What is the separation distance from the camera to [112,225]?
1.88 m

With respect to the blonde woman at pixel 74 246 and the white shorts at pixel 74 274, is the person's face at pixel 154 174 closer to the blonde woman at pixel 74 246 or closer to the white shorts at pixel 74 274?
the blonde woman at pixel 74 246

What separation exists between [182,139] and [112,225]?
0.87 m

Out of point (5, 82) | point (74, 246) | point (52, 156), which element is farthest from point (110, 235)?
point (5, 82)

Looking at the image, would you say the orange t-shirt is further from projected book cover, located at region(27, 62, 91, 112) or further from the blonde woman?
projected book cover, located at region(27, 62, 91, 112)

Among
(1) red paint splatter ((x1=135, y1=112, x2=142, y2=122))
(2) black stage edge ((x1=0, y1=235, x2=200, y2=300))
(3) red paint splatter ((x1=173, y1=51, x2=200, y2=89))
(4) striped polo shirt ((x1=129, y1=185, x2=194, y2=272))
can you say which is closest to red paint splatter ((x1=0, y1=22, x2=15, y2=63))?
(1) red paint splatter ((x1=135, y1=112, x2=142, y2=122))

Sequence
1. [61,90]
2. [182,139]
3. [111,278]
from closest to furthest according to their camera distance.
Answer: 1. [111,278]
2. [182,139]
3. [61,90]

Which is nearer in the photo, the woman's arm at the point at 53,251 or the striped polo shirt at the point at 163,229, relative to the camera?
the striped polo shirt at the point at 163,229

§ **SHORT TASK**:
Your task is to retype all of the records exactly.

§ **ANSWER TO THE PROBLEM**:
What is the separation distance from the camera to [112,225]?
1.88 m

With respect to the blonde woman at pixel 74 246 and the white shorts at pixel 74 274, is the person's face at pixel 154 174 closer to the blonde woman at pixel 74 246 or closer to the white shorts at pixel 74 274?
the blonde woman at pixel 74 246

What separation exists between [182,139] and [112,225]?
0.87 m

Out of point (5, 82) | point (74, 246) | point (52, 156), which element is farthest from point (110, 235)?
point (5, 82)

Looking at the image, would you say the orange t-shirt is further from projected book cover, located at region(27, 62, 91, 112) or further from the blonde woman?
projected book cover, located at region(27, 62, 91, 112)

Among
(1) red paint splatter ((x1=135, y1=112, x2=142, y2=122))
(2) black stage edge ((x1=0, y1=235, x2=200, y2=300))
(3) red paint splatter ((x1=173, y1=51, x2=200, y2=89))
(4) striped polo shirt ((x1=129, y1=185, x2=194, y2=272))
can you say which is closest to red paint splatter ((x1=0, y1=22, x2=15, y2=63))?
(1) red paint splatter ((x1=135, y1=112, x2=142, y2=122))

Sequence
1. [61,90]
2. [182,139]
3. [111,278]
from closest to furthest according to their camera distance.
Answer: 1. [111,278]
2. [182,139]
3. [61,90]

Which is nearer in the photo, the woman's arm at the point at 53,251 or the striped polo shirt at the point at 163,229, relative to the camera?
the striped polo shirt at the point at 163,229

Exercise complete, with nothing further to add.